** Passage follows **

The effect of an alternative reduced-dose infant schedule and a second year catch-up schedule with 7-valent pneumococcal conjugate vaccine on pneumococcal carriage: A randomized controlled trial

Ron Dagan, Noga Givon-Lavi, Nurith Porat, David Greenberg
Vaccine 2012 July 20, 30 (34): 5132-40

BACKGROUND: The 7-valent pneumococcal conjugate vaccine (PCV7) was initially licensed for use as 3 infant doses and a booster (3+1). However, 2 infant doses plus a booster schedules only (2+1) are widely used. We compared the effect of these two schedules on pneumococcal carriage in young children. We also assessed the effect of a 2-dose schedule in the second year ("catch-up" schedule; 0+2).

METHODS: Subjects (n=733) were randomized to the 2+1 (4, 6, 12m), 3+1 (2, 4, 6, 12m) or 0+2 (12, 18m) schedules. Blood samples for serotype-specific IgG (SSIgG) determination were obtained at 2, 7, 13, 19 months, and nasopharyngeal+oropharyngeal pneumococcal cultures were obtained at 2, 4, 6, 7, 12, 13, 18, 19, 24, 30 months.

RESULTS: After primary infant PCV7 series, SSIgG was significantly lower for four out of seven serotypes in children receiving 2 doses compared to 3 doses, particularly for serotypes 6B and 23F. This was associated with a higher acquisition and prevalence rates of vaccine serotype carriage in the 2-dose group, particularly serotypes 6A and 6B. After the booster dose at 12 months of age, most differences were not significant anymore. A single PCV7 dose at age 12 months in previously unvaccinated subjects ("catch up" schedule) resulted in poor SSIgG concentrations for three out of seven serotypes, resulting in higher acquisition and prevalence rates of vaccine serotypes (grouped) compared to infants receiving a booster dose at 12 months (2+1 and 3+1 groups). Similarly, serotypes 6B and 6A also showed significantly higher carriage rates after a single dose at 12 months. After the second catch-up dose at 18 months, the rates were similar to those in the 2+1 or 3+1 schedules, except for serotype 6A.

CONCLUSIONS: Three infant doses seem to better protect against PCV7-serotype acquisition and carriage than two. However, after booster, most of these differences disappear. A 2-dose second year catch-up campaign may enhance the reduction of PCV7-serotype spread in the community.

** End of Passage **

### What to work on
Please write out the stretch of the pneumococcal vaccine abstract from "CONCLUSIONS: Three infant" through "in the community." again, replacing "campaign" with "program".

** Listed entries follows **

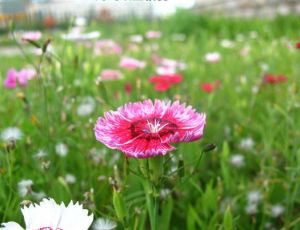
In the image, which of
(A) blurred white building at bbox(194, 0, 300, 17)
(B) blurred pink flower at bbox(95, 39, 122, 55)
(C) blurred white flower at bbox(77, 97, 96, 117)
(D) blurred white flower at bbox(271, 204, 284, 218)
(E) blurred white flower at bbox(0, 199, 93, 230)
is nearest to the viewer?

** End of Listed entries **
** Listed entries follows **

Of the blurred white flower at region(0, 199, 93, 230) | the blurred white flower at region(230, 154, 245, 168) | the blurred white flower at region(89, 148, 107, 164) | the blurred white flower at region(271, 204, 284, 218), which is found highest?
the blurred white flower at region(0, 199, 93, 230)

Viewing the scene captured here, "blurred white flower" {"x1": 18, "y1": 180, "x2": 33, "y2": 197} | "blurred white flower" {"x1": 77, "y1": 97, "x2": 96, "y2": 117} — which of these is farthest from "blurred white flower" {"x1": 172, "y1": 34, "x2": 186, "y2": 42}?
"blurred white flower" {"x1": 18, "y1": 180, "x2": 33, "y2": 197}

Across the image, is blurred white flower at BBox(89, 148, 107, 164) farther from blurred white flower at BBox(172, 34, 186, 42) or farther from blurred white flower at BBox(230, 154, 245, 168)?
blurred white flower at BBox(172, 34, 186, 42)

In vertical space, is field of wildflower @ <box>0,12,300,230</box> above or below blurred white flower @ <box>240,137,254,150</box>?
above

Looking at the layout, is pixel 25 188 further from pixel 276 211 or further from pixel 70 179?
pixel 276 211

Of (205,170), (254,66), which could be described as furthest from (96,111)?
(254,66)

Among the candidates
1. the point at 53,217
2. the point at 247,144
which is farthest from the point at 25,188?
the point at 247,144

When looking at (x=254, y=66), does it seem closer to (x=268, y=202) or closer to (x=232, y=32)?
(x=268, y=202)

** End of Listed entries **
** Listed entries follows **

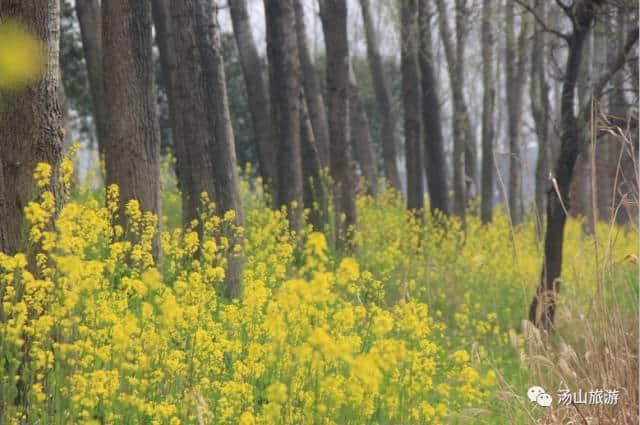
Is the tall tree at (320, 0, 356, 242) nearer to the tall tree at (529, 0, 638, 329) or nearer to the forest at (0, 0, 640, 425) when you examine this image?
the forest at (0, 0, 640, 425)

** End of Listed entries **

### Answer space
CONCLUSIONS: Three infant doses seem to better protect against PCV7-serotype acquisition and carriage than two. However, after booster, most of these differences disappear. A 2-dose second year catch-up program may enhance the reduction of PCV7-serotype spread in the community.